Ketika hutan tempat hidup masyarakat adat tergerus oleh konversi lahan atau masyarakat terpapar modernisasi dan tidak siap dengan perubahan itu, menurut Direktur Program Yayasan KEHATI, Arnold Sitompul, tentunya kearifan lokal masyarakat setempat juga akan bergeser.
"Bagaimana masyarakat mengelola hutan dan kebudayaan itu digunakan untuk mngelola hutan akan hilang. Kalau adat hilang, human culture hilang," kata Arnold, saat ditemui di acara "Masa Depan Masyarakat Adat dan Hutan di Indonesia" yang diselenggarakan oleh The Body Shop di kawasan Senayan, sore ini.
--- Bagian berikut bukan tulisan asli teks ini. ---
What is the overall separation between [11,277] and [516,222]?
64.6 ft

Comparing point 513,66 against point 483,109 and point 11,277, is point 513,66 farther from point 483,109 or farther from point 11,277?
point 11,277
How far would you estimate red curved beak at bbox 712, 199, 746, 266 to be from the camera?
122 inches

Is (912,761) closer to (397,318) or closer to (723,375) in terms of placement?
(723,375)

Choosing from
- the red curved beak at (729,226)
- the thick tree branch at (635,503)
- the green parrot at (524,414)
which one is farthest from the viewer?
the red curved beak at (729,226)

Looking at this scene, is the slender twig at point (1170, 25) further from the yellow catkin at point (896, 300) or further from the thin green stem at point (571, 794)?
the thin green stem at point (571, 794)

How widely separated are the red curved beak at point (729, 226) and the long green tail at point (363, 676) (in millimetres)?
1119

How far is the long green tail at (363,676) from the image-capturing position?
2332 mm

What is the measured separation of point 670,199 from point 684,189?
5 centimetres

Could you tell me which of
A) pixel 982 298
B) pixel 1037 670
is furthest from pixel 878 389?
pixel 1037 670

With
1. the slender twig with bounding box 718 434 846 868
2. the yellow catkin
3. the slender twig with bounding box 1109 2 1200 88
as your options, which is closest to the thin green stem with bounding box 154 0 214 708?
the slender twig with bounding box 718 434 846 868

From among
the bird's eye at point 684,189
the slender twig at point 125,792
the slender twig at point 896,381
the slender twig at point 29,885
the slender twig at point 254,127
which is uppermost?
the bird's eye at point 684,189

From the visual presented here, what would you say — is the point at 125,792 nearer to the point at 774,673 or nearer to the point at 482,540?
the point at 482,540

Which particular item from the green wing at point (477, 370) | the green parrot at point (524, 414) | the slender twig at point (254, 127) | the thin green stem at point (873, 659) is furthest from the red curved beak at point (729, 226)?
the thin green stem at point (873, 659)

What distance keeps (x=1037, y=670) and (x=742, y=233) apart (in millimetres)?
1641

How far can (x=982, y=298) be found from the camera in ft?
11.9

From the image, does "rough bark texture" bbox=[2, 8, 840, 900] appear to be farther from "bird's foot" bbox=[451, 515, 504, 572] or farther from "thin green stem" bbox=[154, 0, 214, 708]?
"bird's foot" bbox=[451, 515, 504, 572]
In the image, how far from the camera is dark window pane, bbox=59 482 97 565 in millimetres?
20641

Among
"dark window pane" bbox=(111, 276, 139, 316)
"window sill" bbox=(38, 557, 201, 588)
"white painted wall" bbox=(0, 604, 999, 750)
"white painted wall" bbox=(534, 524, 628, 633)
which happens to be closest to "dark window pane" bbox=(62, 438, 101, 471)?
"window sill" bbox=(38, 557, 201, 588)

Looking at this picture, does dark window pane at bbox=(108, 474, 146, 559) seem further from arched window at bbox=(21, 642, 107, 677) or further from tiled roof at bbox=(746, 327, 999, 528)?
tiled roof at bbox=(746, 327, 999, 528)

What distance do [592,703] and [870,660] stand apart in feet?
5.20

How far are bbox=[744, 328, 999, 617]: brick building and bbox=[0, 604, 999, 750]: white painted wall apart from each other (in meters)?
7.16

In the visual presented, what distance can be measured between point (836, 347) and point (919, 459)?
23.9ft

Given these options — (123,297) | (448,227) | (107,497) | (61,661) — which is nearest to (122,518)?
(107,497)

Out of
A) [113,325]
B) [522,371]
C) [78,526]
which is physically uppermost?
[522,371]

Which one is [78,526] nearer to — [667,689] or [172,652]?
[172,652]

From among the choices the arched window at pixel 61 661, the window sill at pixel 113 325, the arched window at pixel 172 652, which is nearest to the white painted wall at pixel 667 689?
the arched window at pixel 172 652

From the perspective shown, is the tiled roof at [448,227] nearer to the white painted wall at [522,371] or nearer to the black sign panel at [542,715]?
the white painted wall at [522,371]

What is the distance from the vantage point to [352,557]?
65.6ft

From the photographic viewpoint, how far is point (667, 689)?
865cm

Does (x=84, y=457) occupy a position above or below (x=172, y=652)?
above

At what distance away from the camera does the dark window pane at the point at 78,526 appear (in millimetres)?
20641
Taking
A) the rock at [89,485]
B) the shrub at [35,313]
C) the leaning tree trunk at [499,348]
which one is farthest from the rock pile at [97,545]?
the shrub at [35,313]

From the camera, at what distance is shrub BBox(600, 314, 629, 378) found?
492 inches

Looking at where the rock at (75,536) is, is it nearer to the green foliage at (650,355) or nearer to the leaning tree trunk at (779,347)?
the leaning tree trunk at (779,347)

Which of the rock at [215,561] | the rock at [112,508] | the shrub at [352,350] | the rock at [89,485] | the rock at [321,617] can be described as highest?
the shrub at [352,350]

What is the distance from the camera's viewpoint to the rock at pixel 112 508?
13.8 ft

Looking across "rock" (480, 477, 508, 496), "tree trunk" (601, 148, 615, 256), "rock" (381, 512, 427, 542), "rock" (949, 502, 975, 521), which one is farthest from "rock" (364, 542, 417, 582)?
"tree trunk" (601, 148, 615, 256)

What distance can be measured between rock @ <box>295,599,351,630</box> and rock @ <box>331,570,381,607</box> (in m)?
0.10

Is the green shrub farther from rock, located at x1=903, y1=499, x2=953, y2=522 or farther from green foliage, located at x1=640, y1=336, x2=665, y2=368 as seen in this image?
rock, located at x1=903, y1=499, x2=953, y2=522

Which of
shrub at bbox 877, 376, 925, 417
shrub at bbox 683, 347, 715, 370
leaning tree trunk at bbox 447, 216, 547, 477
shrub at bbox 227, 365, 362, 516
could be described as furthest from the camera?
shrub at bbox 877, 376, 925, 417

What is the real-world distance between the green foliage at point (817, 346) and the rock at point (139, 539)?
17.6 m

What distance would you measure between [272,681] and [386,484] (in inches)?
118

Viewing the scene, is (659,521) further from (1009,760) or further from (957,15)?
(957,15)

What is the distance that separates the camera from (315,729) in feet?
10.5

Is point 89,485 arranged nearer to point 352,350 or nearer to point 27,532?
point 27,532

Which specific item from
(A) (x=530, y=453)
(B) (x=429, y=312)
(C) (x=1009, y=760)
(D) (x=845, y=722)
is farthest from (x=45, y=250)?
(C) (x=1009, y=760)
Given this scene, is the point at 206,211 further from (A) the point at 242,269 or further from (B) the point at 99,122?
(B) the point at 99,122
Ketika masyarakat yang belum siap dihadapkan pada teknologi, perilaku mereka berubah. Arnold berpendapat, hal ini rentan karena masyarakat dapat diekploitasi oleh pihak-pihak yang memiliki kepentingan tertentu.
"Masyarakat yang terkikis modernisasi bisa melepas adat untuk kepentingan," katanya.
Untuk itu, ia menekankan pentingnya melestarikan masyarakat adat agar hutan juga tetap lestari. Ia tidak memungkiri ada sebagian pihak yang berpendapat masyarakat adat perlu diperkenalkan pada modernisasi.
Bila masyarakat adat tidak dijaga, ia khawatir kebudayaan dan kearifan lokal dalam menjaga hutan akan hilang. "Mereka sudah punya kearifan lokal, teknologi tradisional, memanfaatkan sumber daya hayati secara optimal."
Pendidikan kepada masyarakat adat menurutnya adalah cara membekali masyarakat adat dengan pengetahuan.
"Supaya mereka bisa mengambil keputusan dengan tepat," katanya.
Pada kesempatan itu, ia juga mengapresiasi Butet Manurung, penulis buku "Sokola Rimba", yang mendedikasikan dirinya untuk mengajar suku Anak Dalam di Jambi.
"Butet memberi bekal bagaimana mereka agar tidak mudah terpengaruh," katanya.